第2章 #7

「……なにか聞こえた」


 ここは集合住宅だ。たまたま隣の住民が今日に限って遅く帰ってきて、たったいまフラフラと階段を昇っている……なんてことは普通にあり得る。しかし、聞こえてきた物音は、生活音の類いだと切り捨てるには違和感を覚えるものであった。


「連続した硬くて重い音。それを可能な限り隠そうとしている……けど、これは、移動速度を優先している音」


 そしてその音は、こちらに着々と近づいている。もし、やってきたのが創造局絡みだとしたら、狙いはこの部屋だろう。


「万全の装備で来られたら、生身じゃどうしようもない」


 習慣として枕元に置いているはずの変身ベルトへ手を伸ばす――が、そこには何もなかった。


「ベルト、リコに送ったままだった……!」


 数も武力も負けているなら、逃げるしかない。


 ベッドで寝息を立てているエイリの身体を揺する。


「起きて! 起きて! エイリさん! エイリさん!!」


 よほど深い眠りにいるのだろう、彼女は「うう……」と夢見心地で起き上がろうとはしない。思わずギリギリと歯噛みしてしまう。


(どうする。私だけでも逃げるか。でも、この子を置いていくわけには……いや待って、この子と一緒に逃げようとしたら、私も創造局との対立が決定的になる……言い逃れはできない)

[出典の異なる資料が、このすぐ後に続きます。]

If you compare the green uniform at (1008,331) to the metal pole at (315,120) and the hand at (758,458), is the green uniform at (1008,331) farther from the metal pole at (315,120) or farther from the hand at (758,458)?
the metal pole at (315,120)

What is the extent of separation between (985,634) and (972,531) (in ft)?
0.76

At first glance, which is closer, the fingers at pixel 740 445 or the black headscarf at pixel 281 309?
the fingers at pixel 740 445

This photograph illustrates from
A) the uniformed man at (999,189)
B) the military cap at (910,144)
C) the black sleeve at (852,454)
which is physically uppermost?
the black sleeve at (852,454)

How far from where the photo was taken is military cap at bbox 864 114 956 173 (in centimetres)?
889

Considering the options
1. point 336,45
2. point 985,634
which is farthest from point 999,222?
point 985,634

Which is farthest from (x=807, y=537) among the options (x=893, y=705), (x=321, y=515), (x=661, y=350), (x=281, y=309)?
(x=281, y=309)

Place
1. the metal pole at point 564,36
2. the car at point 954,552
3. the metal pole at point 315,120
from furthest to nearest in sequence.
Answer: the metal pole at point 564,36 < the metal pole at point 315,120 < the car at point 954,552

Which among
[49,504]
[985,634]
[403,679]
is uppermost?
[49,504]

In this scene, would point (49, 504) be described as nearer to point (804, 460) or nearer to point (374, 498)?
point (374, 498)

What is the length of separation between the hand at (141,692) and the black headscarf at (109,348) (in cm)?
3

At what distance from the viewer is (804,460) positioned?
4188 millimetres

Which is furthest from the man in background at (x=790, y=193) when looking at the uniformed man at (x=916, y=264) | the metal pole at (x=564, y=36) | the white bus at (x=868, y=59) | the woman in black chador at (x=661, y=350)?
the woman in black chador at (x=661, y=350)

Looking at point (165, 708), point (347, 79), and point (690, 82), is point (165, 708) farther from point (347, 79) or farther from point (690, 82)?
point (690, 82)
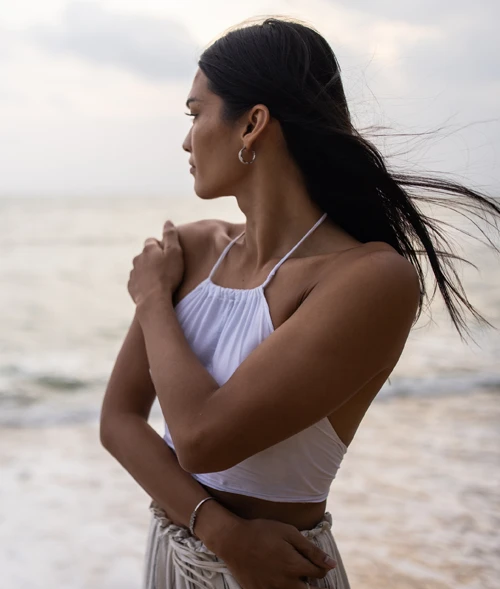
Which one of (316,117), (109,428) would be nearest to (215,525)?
(109,428)

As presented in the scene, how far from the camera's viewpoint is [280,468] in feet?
4.58

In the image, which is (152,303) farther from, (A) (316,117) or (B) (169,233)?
(A) (316,117)

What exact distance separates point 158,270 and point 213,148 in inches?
11.2

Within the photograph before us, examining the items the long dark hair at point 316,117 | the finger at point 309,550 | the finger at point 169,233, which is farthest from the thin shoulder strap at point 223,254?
the finger at point 309,550

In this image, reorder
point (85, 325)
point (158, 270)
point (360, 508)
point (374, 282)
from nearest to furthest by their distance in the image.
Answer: point (374, 282) → point (158, 270) → point (360, 508) → point (85, 325)

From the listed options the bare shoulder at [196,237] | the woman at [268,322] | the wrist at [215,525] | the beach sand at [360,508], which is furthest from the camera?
the beach sand at [360,508]

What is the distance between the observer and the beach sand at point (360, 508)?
3525mm

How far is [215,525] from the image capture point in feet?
4.50

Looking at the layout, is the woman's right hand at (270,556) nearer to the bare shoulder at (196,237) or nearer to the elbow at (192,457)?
the elbow at (192,457)

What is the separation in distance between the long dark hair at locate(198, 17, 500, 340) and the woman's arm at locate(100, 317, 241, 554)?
1.64 feet

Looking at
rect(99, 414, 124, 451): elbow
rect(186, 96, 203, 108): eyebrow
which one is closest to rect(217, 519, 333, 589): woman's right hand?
rect(99, 414, 124, 451): elbow

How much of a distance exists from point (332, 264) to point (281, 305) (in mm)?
121

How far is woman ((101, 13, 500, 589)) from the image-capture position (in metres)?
1.25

 冷や汗を浮かべた額の裏で、打算と感情のせめぎ合いが起こって動けなくなる。しかし、決着が待たれることはなかった。


 ガラス窓の割れる音がした。


 振り返る。と同時に、人影が部屋の中に転がり込んでは、私の髪を引っ張った。そのまま力尽くに床へ叩き付けられ、「がっ」と呻く。手に持っていたPDAは床を跳ねた。わずか一秒にも満たない出来事だった。


 身体をうつぶせに押さえられながらも顔と眼を動かして、馬乗りに跨がってきた相手を目視する。エグゼクターだった。纏っているAEは、私が使用しているものと同じモデルだ。

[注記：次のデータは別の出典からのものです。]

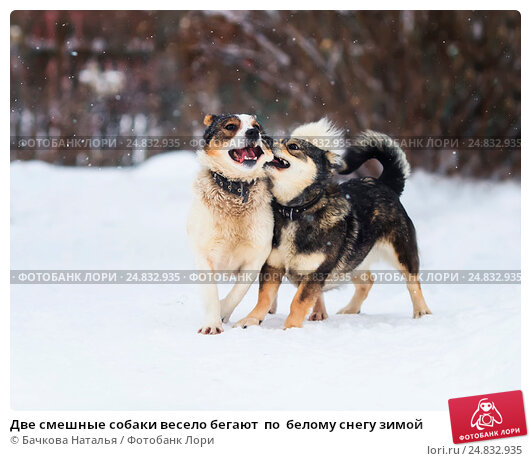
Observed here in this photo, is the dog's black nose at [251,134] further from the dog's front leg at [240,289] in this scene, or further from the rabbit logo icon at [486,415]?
the rabbit logo icon at [486,415]

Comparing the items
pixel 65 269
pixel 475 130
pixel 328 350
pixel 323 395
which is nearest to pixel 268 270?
pixel 328 350

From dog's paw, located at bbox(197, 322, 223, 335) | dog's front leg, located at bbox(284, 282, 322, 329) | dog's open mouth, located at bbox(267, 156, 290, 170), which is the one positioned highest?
dog's open mouth, located at bbox(267, 156, 290, 170)

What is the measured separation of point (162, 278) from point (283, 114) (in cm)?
490

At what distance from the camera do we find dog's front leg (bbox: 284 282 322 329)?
4188 millimetres

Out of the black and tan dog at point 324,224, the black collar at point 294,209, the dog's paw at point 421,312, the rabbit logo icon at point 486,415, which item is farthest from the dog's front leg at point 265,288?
the rabbit logo icon at point 486,415

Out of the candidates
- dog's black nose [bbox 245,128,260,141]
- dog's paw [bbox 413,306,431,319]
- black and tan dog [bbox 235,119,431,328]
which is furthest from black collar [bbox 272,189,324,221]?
dog's paw [bbox 413,306,431,319]

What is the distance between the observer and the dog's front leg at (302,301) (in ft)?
13.7

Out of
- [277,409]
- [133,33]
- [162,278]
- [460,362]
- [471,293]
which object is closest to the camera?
[277,409]

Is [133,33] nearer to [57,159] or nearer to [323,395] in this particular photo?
[57,159]

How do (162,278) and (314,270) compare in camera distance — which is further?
(162,278)

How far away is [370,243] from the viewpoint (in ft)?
14.9

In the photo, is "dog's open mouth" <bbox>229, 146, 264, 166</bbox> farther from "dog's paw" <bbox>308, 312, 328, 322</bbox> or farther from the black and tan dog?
"dog's paw" <bbox>308, 312, 328, 322</bbox>

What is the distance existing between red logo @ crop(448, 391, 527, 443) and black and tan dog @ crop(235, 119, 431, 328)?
1.23 metres

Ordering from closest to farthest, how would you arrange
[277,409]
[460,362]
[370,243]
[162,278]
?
[277,409] → [460,362] → [370,243] → [162,278]
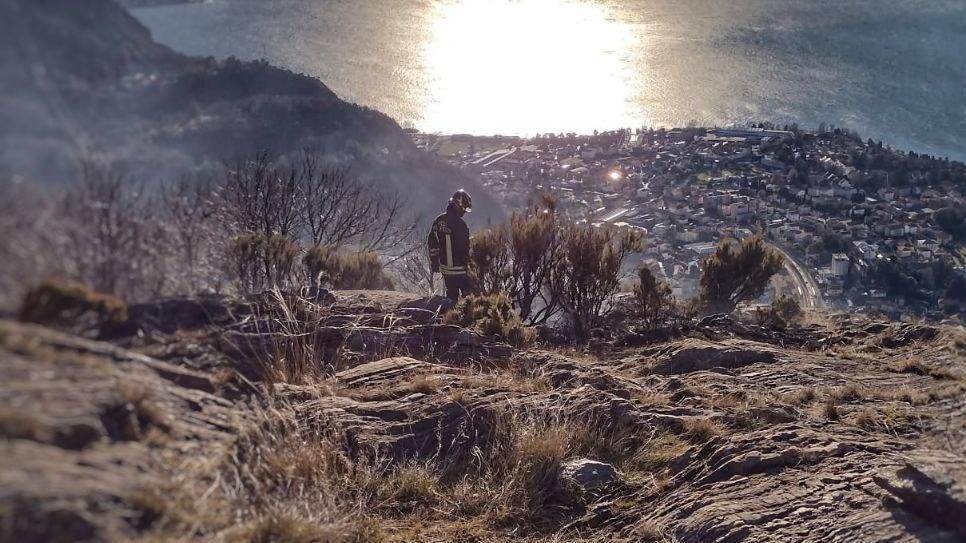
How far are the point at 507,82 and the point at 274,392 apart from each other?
93.3 ft

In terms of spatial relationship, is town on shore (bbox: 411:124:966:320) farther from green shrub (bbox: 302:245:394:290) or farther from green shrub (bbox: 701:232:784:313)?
green shrub (bbox: 302:245:394:290)

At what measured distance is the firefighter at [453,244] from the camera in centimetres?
685

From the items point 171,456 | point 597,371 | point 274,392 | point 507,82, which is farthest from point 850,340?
point 507,82

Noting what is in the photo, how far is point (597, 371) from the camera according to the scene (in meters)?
5.02

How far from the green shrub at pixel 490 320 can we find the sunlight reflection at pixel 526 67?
15389 mm

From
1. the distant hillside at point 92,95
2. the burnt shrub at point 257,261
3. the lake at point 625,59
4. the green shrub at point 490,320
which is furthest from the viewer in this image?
the lake at point 625,59

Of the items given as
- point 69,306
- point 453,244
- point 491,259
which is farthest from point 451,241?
point 69,306

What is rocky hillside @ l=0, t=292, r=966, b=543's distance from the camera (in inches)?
67.9

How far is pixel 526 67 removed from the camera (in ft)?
111

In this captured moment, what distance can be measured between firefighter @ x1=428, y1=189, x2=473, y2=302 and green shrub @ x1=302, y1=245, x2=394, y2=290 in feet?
3.22

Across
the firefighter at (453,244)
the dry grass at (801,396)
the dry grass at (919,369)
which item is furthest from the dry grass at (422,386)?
the dry grass at (919,369)

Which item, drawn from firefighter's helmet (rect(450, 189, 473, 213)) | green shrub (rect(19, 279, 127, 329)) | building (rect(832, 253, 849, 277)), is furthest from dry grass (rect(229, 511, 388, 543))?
building (rect(832, 253, 849, 277))

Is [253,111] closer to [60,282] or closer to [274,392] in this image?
[274,392]

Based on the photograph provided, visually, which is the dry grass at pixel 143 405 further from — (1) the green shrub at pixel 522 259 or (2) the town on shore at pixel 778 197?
(2) the town on shore at pixel 778 197
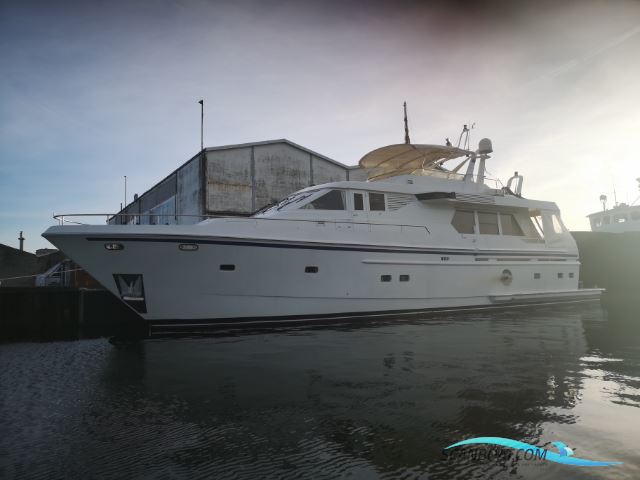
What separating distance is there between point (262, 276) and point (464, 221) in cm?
653

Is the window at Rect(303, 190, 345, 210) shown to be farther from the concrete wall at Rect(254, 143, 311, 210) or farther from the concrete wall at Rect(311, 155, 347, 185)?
the concrete wall at Rect(311, 155, 347, 185)

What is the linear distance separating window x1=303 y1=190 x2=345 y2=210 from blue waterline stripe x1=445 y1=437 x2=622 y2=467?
7.09 m

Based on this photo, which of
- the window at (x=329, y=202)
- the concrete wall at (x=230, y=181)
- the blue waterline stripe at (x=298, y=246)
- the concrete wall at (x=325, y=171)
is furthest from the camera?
the concrete wall at (x=325, y=171)

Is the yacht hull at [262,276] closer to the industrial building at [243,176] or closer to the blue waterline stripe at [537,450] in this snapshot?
the blue waterline stripe at [537,450]

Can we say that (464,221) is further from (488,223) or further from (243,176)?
(243,176)

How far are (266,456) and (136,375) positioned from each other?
3.08 metres

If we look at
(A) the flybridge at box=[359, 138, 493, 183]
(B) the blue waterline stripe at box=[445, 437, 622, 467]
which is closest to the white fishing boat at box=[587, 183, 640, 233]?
(A) the flybridge at box=[359, 138, 493, 183]

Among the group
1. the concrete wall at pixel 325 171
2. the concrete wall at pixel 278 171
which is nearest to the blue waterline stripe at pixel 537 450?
the concrete wall at pixel 278 171

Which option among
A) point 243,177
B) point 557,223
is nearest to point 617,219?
point 557,223

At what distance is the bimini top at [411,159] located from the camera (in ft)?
39.4

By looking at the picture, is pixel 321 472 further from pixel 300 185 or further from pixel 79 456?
pixel 300 185

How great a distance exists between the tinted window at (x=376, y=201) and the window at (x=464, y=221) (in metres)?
2.50

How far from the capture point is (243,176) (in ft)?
65.6

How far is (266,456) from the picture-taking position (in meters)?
2.59
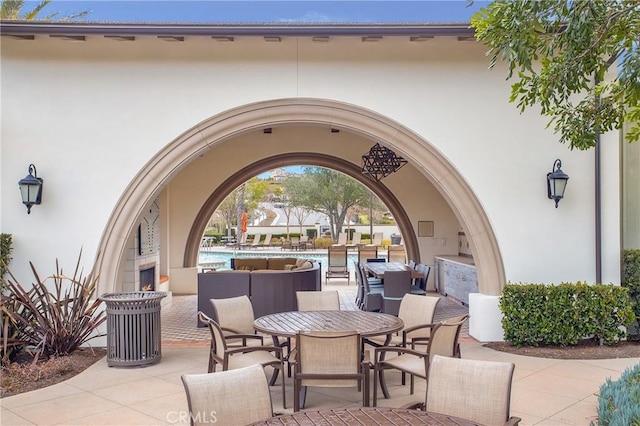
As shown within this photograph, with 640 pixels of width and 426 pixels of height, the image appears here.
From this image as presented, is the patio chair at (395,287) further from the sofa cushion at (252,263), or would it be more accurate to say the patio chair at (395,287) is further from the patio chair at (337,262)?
the patio chair at (337,262)

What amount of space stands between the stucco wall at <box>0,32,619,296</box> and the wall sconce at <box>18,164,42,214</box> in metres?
0.16

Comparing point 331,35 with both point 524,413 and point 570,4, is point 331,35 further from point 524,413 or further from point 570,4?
point 524,413

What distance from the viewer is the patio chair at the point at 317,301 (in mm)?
6395

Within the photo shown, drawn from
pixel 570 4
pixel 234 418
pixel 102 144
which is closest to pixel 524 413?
pixel 234 418

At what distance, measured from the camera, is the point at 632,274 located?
7.62 meters

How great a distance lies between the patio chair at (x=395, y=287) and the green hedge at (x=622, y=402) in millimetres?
5122

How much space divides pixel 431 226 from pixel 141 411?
9767 millimetres

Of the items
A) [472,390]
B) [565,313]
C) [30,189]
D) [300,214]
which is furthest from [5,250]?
[300,214]

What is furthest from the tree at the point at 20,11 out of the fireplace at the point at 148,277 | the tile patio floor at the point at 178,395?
the tile patio floor at the point at 178,395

 そして、割られた窓から、電子ロックを解錠された正面玄関からも、エグゼクターが次々と入ってくる。


 一人は押さえられたままの私へ、もう二人はベッドで微睡むエイリへ、トランスジュエル付きのヘアピンを剥ぎ取った上で、ハンドガンを突きつけた。そこでエイリは目を覚まし、やがて自身の置かれた状況を認識したのか、覚醒したばかりの両目を見開く。


「なんですか、これ――ぐぅっ」


 エイリが口を開いた途端、エグゼクターの一人が彼女の首を掴んだ。私が「やめて!」と叫ぶと、更に髪が強く引っ張られた。頭部全体が激痛に襲われる。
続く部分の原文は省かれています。